→ Actions to take
1. In the film rankings, decide whether each statement agrees with the text, answering yes or no and quoting the exact words that decide it. (a) Schwarzenegger trained with a broadsword two hours a day for three months. (b) Body doubles performed Schwarzenegger's stunts in Conan. (c) The score of Ladyhawke is by Andrew Powell and Alan Parsons.
2. Reproduce everything from "This is the" down to "as Matt Houston!" in the film rankings, switching "three-bladed sword" to "double-bladed sword".
3. According to the film rankings, who was Arnold Schwarzenegger's trainer for Conan the Barbarian?

→ Text provided
** begin **

5. Conan the Barbarian (1982)conan-the-barbarian

1982 was an amazing year as a lot of the films on this list were released in 1982 as well as ET, Blade Runner, The Thing, Poltergeist, Star Trek II: Wrath of Khan, Tron, First Blood, and Tootsie! Conan was directed by John Milius and stars Arnold Schwarzenegger as Conan. There’s a lot of stunts in this film, Arnold Schwarzenegger had weapons training, martial arts training, and horse riding lessons from specialists. He trained with an 11-pound broadsword two hours a day for three months, and learned how to handle one; each broadsword cost $10,000 and had to look weathered. He also learned climbing techniques, and how to fall and roll and jump from 15-feet in the air. John Milius made sure all of these were videotaped, and according to Schwarzenegger, they were just as intense as training for bodybuilding competitions. Franco Columbu was his trainer and was rewarded with a small part in the film. Arnold Schwarzenegger and Sandahl Bergman did their own stunts, as suitable body doubles couldn’t be found. Arnold Schwarzenegger modelled his performance as Conan after Steve Reeves and his performances as Hercules. Conan was created by Author Robert E. Howard.

4.  Sword and the Sorcerer (1982)sword and the sorcerer

This is the other film on the list that features the actor Richard Lynch. It’s actually my favorite Sword and Sandal film of all time. I think it’s even better than Conan, and it’s crazy to me that nobody knows about it. I even watched it recently and it totally holds up over time. This is simply a great little unknown film! It’s about a mercenary with a three-bladed sword who rediscovers his royal heritage’s dangerous future when he is recruited to help a princess foil the designs of a brutal tyrant and a powerful sorcerer in conquering a land. It stars Lee Horsely, who my brother and I loved as Matt Houston!

3.  Ladyhawke (1985)Layout 1

The real reason to watch this is Matthew Broderick. He’s just fantastic as the mouse, the thief that technically narrates the film. He is so good that I thought he should have been nominated for an Oscar that year.  The film is directed by the incredible Richard Donner and is also memorable for the score of the film by Andrew Powell and Alan Parsons from the Alan Parsons Project. They are my favorite “band” (in quotes because they’re not really a band, more like studio produced music, but still awesome). The movie is about Captain Etienne Navarre, who is a man on whose shoulders lie a cruel curse. Punished for loving each other, Navarre must become a wolf by night whilst his lover, Lady Isabeau, takes the form of a hawk by day. Together, with the thief Philippe Gaston, they must try to overthrow the corrupt Bishop and in doing so break the spell.

** end **

→ Record excerpts
** begin **

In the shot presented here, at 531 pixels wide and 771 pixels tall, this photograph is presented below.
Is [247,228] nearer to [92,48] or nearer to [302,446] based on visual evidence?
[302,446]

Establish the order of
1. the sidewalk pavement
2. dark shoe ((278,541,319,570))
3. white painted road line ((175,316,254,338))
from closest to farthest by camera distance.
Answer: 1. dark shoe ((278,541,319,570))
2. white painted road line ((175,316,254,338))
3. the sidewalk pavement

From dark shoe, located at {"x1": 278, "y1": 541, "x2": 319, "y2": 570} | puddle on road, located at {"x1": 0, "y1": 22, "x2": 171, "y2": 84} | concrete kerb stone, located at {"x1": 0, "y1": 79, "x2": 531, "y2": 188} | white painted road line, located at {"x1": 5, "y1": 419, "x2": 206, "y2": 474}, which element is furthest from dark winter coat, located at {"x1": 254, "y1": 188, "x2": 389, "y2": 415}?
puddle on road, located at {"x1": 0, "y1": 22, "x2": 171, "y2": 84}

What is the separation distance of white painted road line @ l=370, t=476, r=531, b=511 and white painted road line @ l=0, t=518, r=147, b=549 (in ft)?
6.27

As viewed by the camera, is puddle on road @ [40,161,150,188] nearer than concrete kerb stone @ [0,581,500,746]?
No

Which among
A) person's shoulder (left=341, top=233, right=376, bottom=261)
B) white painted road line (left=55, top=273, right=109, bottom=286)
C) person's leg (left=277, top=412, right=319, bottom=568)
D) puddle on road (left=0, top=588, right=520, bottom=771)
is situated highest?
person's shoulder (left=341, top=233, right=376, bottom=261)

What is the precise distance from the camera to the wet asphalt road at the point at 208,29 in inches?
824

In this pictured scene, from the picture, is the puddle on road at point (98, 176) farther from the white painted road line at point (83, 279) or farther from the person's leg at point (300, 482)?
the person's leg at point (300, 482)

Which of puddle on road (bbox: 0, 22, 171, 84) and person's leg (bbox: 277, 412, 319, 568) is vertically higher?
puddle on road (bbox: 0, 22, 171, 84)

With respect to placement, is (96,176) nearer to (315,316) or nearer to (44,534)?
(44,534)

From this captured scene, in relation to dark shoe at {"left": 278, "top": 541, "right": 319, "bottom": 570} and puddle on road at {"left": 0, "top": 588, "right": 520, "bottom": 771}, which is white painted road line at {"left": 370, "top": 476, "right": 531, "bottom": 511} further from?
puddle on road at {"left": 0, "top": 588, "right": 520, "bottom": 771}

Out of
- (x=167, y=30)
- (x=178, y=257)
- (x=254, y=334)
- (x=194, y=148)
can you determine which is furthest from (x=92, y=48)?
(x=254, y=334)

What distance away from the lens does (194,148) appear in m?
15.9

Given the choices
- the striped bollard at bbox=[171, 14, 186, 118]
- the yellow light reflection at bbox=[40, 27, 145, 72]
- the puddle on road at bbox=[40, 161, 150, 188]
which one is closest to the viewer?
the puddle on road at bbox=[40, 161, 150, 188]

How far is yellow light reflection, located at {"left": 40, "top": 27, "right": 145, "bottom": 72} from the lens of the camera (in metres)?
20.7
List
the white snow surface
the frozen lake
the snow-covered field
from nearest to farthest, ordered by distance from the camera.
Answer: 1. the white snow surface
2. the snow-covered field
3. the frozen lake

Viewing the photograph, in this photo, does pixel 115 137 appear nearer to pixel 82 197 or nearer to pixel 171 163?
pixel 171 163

** end **

→ Task responses
1.
(a) Yes: "He trained with an 11-pound broadsword two hours a day for three months"
(b) No: "Arnold Schwarzenegger and Sandahl Bergman did their own stunts, as suitable body doubles couldn’t be found."
(c) Yes: "memorable for the score of the film by Andrew Powell and Alan Parsons from the Alan Parsons Project"

2.
This is the other film on the list that features the actor Richard Lynch. It’s actually my favorite Sword and Sandal film of all time. I think it’s even better than Conan, and it’s crazy to me that nobody knows about it. I even watched it recently and it totally holds up over time. This is simply a great little unknown film! It’s about a mercenary with a double-bladed sword who rediscovers his royal heritage’s dangerous future when he is recruited to help a princess foil the designs of a brutal tyrant and a powerful sorcerer in conquering a land. It stars Lee Horsely, who my brother and I loved as Matt Houston!

3. Franco Columbu was his trainer.